The reissue is top-notch. The album sounds great — darker and richer than I remember the vinyl sounding — and the CD pack preserves the original vinyl sleeve, unfolding into a cross with Hayes in Biblical garb on the shores of a river. In this age of iPods and digital downloads, it is very likely that this might be one of the last CDs to be presented with such care. Black Moses is also an album that deserves to be heard as an entire piece, preferably at night.

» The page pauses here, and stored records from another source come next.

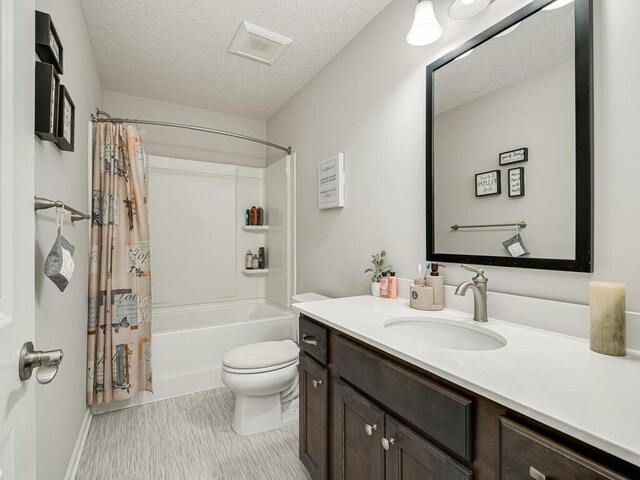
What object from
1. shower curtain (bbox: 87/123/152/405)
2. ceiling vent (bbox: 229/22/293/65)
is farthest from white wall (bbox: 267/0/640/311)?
shower curtain (bbox: 87/123/152/405)

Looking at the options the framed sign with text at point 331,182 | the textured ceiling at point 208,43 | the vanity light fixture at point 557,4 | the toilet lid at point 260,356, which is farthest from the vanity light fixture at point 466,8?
the toilet lid at point 260,356

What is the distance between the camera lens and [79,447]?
5.57ft

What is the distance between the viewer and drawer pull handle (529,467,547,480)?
0.58 m

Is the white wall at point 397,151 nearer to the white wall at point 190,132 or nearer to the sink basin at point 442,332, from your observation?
the sink basin at point 442,332

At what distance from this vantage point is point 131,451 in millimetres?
1754

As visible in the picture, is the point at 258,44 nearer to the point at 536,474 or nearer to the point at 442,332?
the point at 442,332

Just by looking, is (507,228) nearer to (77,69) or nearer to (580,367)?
(580,367)

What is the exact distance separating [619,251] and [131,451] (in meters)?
2.40

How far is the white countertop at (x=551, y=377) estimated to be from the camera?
0.53m

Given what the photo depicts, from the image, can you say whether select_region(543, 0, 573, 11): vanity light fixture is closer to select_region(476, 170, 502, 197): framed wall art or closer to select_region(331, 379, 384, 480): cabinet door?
select_region(476, 170, 502, 197): framed wall art

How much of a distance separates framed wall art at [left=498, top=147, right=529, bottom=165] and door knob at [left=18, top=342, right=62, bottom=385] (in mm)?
1467

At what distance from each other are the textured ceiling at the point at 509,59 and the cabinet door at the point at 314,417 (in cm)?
133

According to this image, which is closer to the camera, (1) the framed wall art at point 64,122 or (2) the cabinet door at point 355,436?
(2) the cabinet door at point 355,436

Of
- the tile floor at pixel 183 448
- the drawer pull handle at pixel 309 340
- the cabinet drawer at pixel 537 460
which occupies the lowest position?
the tile floor at pixel 183 448
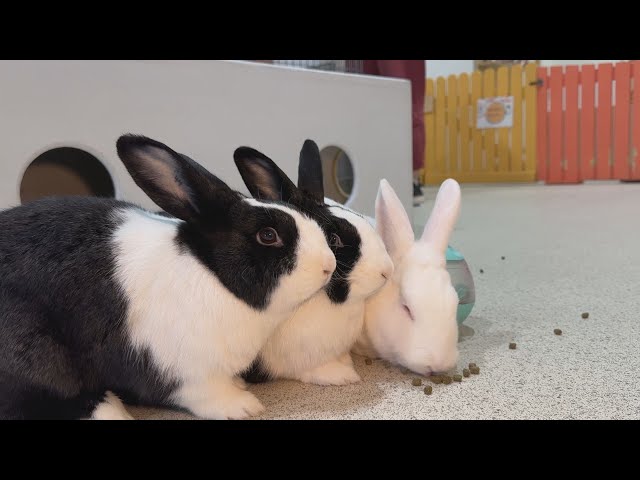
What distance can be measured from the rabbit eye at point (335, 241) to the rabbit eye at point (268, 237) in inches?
4.7

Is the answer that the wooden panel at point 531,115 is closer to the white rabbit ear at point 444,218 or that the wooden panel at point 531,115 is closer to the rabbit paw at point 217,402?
the white rabbit ear at point 444,218

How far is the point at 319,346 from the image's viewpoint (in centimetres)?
81

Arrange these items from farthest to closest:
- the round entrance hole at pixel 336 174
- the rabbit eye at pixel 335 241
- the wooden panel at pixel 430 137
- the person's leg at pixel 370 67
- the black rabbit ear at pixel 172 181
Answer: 1. the wooden panel at pixel 430 137
2. the person's leg at pixel 370 67
3. the round entrance hole at pixel 336 174
4. the rabbit eye at pixel 335 241
5. the black rabbit ear at pixel 172 181

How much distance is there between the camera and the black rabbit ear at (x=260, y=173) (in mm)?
829

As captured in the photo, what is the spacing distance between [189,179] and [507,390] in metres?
0.52

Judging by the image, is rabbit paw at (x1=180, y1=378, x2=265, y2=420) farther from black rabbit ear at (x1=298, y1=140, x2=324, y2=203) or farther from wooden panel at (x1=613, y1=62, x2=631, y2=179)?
wooden panel at (x1=613, y1=62, x2=631, y2=179)

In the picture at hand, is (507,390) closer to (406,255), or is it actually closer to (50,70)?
(406,255)

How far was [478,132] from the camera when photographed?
5.41 metres

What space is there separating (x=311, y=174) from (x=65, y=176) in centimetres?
87

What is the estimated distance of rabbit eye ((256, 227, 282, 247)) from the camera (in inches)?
27.0

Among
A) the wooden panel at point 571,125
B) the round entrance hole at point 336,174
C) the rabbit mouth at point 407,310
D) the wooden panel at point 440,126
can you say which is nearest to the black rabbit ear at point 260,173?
the rabbit mouth at point 407,310

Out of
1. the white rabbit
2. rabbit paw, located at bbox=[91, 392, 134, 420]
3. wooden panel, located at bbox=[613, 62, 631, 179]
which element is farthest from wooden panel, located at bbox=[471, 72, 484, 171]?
rabbit paw, located at bbox=[91, 392, 134, 420]

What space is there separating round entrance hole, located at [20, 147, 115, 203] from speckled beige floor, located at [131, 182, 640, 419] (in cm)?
84
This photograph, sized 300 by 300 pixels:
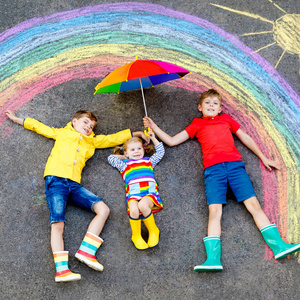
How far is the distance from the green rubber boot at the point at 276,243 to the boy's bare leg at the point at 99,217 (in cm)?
171

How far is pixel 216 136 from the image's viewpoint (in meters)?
3.70

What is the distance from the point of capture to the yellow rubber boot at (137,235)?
133 inches

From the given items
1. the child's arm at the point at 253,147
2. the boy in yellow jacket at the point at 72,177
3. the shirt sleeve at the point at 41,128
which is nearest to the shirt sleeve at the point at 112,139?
the boy in yellow jacket at the point at 72,177

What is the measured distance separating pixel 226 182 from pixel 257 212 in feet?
1.52

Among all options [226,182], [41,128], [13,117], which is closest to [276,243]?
[226,182]

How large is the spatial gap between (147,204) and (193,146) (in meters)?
0.97

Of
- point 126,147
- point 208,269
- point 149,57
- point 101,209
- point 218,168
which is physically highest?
point 149,57

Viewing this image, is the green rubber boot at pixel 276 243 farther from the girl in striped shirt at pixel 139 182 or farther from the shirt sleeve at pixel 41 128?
the shirt sleeve at pixel 41 128

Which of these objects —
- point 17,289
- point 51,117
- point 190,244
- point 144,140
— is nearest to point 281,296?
point 190,244

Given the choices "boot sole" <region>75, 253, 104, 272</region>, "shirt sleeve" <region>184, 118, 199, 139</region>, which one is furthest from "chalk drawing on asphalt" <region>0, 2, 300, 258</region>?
"boot sole" <region>75, 253, 104, 272</region>

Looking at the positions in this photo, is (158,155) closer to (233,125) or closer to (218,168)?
(218,168)

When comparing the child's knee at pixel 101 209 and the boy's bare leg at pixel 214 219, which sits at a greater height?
the child's knee at pixel 101 209

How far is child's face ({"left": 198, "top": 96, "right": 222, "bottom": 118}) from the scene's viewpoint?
3.83 meters

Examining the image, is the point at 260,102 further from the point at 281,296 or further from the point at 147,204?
the point at 281,296
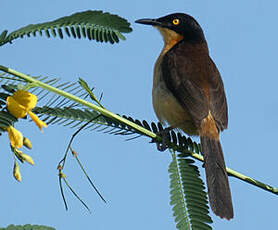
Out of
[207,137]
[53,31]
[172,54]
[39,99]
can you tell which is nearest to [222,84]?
[172,54]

With his fondness for strings and lush production, Isaac Hayes was a natural for the disco era, and the never-released-on-CD Juicy Fruit shows Hayes adapting to the new style. The title track is a funky workout with a great chorus. It’s just too bad that half of the song’s running time has Hayes and his band flirting with a woman. How the hell did they play this at discos? Just start the song halfway in? Juicy Fruit doesn’t get much praise, especially compared to Black Moses, Shaft, and Hot Buttered Soul, but it’s not a bad album. The production isn’t as dense and lush, but songs like the title track and “Love Me or Lose Me” and “Thank You Love” are nice uptempo numbers that I can picture filling dance floors at the time. And it has an awesome front and back cover, showing Hayes in a pool surrounded by women wearing fruit on their heads.
If your budget only allows you to pick up one of these reissues, definitely choose Black Moses. It’s truly a groundbreaking album, and one that deserves a relistening.